### WRITTEN PROBLEM:
Repeat each line word for word.

Spatial question entries:

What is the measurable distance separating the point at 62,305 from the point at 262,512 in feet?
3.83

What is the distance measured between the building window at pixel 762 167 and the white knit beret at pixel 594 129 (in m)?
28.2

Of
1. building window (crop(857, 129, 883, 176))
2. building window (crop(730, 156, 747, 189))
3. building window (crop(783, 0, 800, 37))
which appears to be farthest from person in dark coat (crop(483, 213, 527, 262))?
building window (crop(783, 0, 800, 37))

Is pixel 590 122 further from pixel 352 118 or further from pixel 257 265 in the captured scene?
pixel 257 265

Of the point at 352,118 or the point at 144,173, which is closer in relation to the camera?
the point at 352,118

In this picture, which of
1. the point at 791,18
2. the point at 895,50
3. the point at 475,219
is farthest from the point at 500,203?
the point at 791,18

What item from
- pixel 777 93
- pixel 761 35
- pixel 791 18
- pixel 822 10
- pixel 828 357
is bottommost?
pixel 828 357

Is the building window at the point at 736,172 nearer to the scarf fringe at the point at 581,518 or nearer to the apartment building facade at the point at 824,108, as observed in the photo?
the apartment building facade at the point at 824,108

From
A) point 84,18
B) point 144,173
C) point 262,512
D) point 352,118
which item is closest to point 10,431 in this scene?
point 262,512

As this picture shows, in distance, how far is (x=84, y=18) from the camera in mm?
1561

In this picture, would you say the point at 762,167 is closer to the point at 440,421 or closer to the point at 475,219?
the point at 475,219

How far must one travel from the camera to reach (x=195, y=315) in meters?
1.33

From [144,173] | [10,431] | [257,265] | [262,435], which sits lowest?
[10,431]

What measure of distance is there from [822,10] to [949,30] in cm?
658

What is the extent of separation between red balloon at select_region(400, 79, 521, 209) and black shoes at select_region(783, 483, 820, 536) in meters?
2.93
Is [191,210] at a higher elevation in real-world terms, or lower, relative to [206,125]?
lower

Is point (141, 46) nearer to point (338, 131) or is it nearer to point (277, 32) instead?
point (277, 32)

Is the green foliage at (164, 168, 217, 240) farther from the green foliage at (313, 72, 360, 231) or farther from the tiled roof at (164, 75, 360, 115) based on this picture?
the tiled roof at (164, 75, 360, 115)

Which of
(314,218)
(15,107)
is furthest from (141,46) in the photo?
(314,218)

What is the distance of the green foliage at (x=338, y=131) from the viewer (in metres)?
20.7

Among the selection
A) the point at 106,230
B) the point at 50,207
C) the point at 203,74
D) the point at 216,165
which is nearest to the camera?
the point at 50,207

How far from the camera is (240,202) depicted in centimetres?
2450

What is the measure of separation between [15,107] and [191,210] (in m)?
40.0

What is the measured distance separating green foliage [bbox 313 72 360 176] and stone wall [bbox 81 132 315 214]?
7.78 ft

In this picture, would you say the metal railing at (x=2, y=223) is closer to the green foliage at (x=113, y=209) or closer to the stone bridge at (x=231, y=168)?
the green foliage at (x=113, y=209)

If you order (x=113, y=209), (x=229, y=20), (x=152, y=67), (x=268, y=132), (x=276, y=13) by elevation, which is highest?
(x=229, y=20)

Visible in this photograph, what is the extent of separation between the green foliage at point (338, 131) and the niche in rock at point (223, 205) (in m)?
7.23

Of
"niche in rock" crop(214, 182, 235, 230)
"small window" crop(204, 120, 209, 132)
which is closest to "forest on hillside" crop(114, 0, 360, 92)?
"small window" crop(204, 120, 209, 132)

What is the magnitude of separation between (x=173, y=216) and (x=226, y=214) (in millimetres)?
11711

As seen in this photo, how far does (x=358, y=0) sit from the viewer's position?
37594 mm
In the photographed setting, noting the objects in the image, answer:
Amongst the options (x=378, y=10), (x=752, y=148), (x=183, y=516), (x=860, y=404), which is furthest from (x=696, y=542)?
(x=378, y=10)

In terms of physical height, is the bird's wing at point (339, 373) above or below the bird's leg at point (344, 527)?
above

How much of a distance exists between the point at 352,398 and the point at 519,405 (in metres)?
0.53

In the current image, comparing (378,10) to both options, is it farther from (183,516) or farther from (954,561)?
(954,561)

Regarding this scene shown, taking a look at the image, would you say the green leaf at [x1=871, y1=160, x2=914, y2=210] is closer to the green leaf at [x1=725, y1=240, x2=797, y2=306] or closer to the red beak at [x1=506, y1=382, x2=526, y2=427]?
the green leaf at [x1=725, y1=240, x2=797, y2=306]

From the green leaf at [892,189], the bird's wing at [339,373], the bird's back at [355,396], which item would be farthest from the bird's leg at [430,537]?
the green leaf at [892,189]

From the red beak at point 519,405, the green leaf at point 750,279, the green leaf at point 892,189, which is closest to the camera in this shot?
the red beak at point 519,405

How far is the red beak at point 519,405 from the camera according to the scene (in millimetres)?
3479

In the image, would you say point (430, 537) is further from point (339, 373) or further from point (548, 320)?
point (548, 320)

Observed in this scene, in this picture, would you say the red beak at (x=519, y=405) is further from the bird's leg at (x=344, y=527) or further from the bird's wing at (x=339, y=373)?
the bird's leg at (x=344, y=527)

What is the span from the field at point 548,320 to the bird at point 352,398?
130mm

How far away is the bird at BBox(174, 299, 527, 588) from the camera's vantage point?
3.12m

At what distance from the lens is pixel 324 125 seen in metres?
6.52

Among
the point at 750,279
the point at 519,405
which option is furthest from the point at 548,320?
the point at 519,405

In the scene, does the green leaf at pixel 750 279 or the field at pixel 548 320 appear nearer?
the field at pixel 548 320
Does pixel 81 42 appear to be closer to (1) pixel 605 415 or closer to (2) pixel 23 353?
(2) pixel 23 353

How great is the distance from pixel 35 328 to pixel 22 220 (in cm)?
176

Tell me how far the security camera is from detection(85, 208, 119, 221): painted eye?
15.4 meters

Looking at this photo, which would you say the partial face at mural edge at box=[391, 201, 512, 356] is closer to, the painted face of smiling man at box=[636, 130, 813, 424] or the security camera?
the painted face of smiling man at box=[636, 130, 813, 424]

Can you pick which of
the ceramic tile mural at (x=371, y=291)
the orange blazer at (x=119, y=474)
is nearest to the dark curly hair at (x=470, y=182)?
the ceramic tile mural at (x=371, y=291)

### FULL OUTPUT:
What is the measurable distance separating the point at 62,305 from the point at 262,512 in feet?
3.83

What is the distance measured between the building window at pixel 762 167 and the white knit beret at pixel 594 129 (in m)?
28.2

Of
1. building window (crop(857, 129, 883, 176))
2. building window (crop(730, 156, 747, 189))
3. building window (crop(783, 0, 800, 37))
which appears to be farthest from person in dark coat (crop(483, 213, 527, 262))?
building window (crop(783, 0, 800, 37))

Is pixel 590 122 further from pixel 352 118 or further from pixel 257 265 in the captured scene?
pixel 257 265

Of the point at 352,118 or the point at 144,173, which is closer in relation to the camera?
the point at 352,118

In this picture, which of
1. the point at 791,18
2. the point at 895,50
3. the point at 475,219
is farthest from the point at 500,203?
the point at 791,18

What item from
- pixel 777 93
- pixel 761 35
- pixel 791 18
- pixel 822 10
- pixel 828 357
is bottommost?
pixel 828 357

Is the building window at the point at 736,172 nearer to the scarf fringe at the point at 581,518 or nearer to the apartment building facade at the point at 824,108, as observed in the photo?
the apartment building facade at the point at 824,108

From
A) point 84,18
B) point 144,173
C) point 262,512
D) point 352,118
which item is closest to point 10,431 in this scene?
point 262,512

As this picture shows, in distance, how far is (x=84, y=18) from the camera in mm?
1561

In this picture, would you say the point at 762,167 is closer to the point at 440,421 or closer to the point at 475,219?
the point at 475,219

How far must one travel from the camera to reach (x=195, y=315) in meters?
1.33

From [144,173] | [10,431] | [257,265] | [262,435], which sits lowest?
[10,431]

What measure of distance is there from [822,10] to [949,30] in cm?
658

What is the extent of separation between red balloon at select_region(400, 79, 521, 209) and black shoes at select_region(783, 483, 820, 536) in meters?
2.93
Is [191,210] at a higher elevation in real-world terms, or lower, relative to [206,125]?
lower

Is point (141, 46) nearer to point (338, 131) or is it nearer to point (277, 32) instead?
point (277, 32)

Is the green foliage at (164, 168, 217, 240) farther from the green foliage at (313, 72, 360, 231) or farther from the tiled roof at (164, 75, 360, 115) based on this picture?
the tiled roof at (164, 75, 360, 115)

Which of
(314,218)
(15,107)
is furthest from (141,46) in the photo?
(314,218)

What is the distance of the green foliage at (x=338, y=131) from the viewer (in metres)?
20.7

Among the selection
A) the point at 106,230
B) the point at 50,207
C) the point at 203,74
D) the point at 216,165
which is nearest to the camera?
the point at 50,207

How far from the camera is (240,202) depicted in centimetres?
2450

What is the measure of separation between [15,107] and [191,210] (in m)?
40.0

What is the measured distance separating green foliage [bbox 313 72 360 176] and stone wall [bbox 81 132 315 214]?
7.78 ft

In this picture, would you say the metal railing at (x=2, y=223) is closer to the green foliage at (x=113, y=209) or closer to the stone bridge at (x=231, y=168)?
the green foliage at (x=113, y=209)

If you order (x=113, y=209), (x=229, y=20), (x=152, y=67), (x=268, y=132), (x=276, y=13) by elevation, which is highest?
(x=229, y=20)

Visible in this photograph, what is the extent of separation between the green foliage at point (338, 131) and the niche in rock at point (223, 205) (in m)?
7.23

Of
"niche in rock" crop(214, 182, 235, 230)
"small window" crop(204, 120, 209, 132)
which is closest to "forest on hillside" crop(114, 0, 360, 92)?
"small window" crop(204, 120, 209, 132)

What is the magnitude of separation between (x=173, y=216) and (x=226, y=214) (in millimetres)?
11711

As seen in this photo, how far does (x=358, y=0) sit from the viewer's position?
37594 mm
In the photographed setting, noting the objects in the image, answer:
Amongst the options (x=378, y=10), (x=752, y=148), (x=183, y=516), (x=860, y=404), which is furthest from (x=696, y=542)?
(x=378, y=10)

In terms of physical height, is the bird's wing at point (339, 373) above or below the bird's leg at point (344, 527)?
above

How much of a distance exists between the point at 352,398 and the point at 519,405 (in metres)?
0.53

In the current image, comparing (378,10) to both options, is it farther from (183,516) or farther from (954,561)?
(954,561)

Regarding this scene shown, taking a look at the image, would you say the green leaf at [x1=871, y1=160, x2=914, y2=210] is closer to the green leaf at [x1=725, y1=240, x2=797, y2=306] or closer to the red beak at [x1=506, y1=382, x2=526, y2=427]?
the green leaf at [x1=725, y1=240, x2=797, y2=306]

From the green leaf at [892,189], the bird's wing at [339,373], the bird's back at [355,396], which item would be farthest from the bird's leg at [430,537]?
the green leaf at [892,189]

From the red beak at point 519,405, the green leaf at point 750,279, the green leaf at point 892,189, which is closest to the camera in this shot?
the red beak at point 519,405

How far is the red beak at point 519,405 from the camera according to the scene (in millimetres)?
3479

In the image, would you say point (430, 537) is further from point (339, 373) or further from point (548, 320)?
point (548, 320)

Observed in this scene, in this picture, would you say the red beak at (x=519, y=405) is further from the bird's leg at (x=344, y=527) or further from the bird's wing at (x=339, y=373)?
the bird's leg at (x=344, y=527)

What is the span from the field at point 548,320 to the bird at point 352,398?
130mm

How far away is the bird at BBox(174, 299, 527, 588) from the camera's vantage point?
3.12m

At what distance from the lens is pixel 324 125 seen in metres?
6.52

Among
the point at 750,279
the point at 519,405
which option is furthest from the point at 548,320?
the point at 519,405

In the scene, does the green leaf at pixel 750 279 or the field at pixel 548 320 appear nearer?
the field at pixel 548 320
Does pixel 81 42 appear to be closer to (1) pixel 605 415 or closer to (2) pixel 23 353?
(2) pixel 23 353

How great is the distance from pixel 35 328 to pixel 22 220 (in cm)?
176

Tell me how far the security camera is from detection(85, 208, 119, 221): painted eye?
15.4 meters

Looking at this photo, which would you say the partial face at mural edge at box=[391, 201, 512, 356] is closer to, the painted face of smiling man at box=[636, 130, 813, 424] or the security camera?
the painted face of smiling man at box=[636, 130, 813, 424]

Can you pick which of
the ceramic tile mural at (x=371, y=291)
the orange blazer at (x=119, y=474)
is nearest to the dark curly hair at (x=470, y=182)?
the ceramic tile mural at (x=371, y=291)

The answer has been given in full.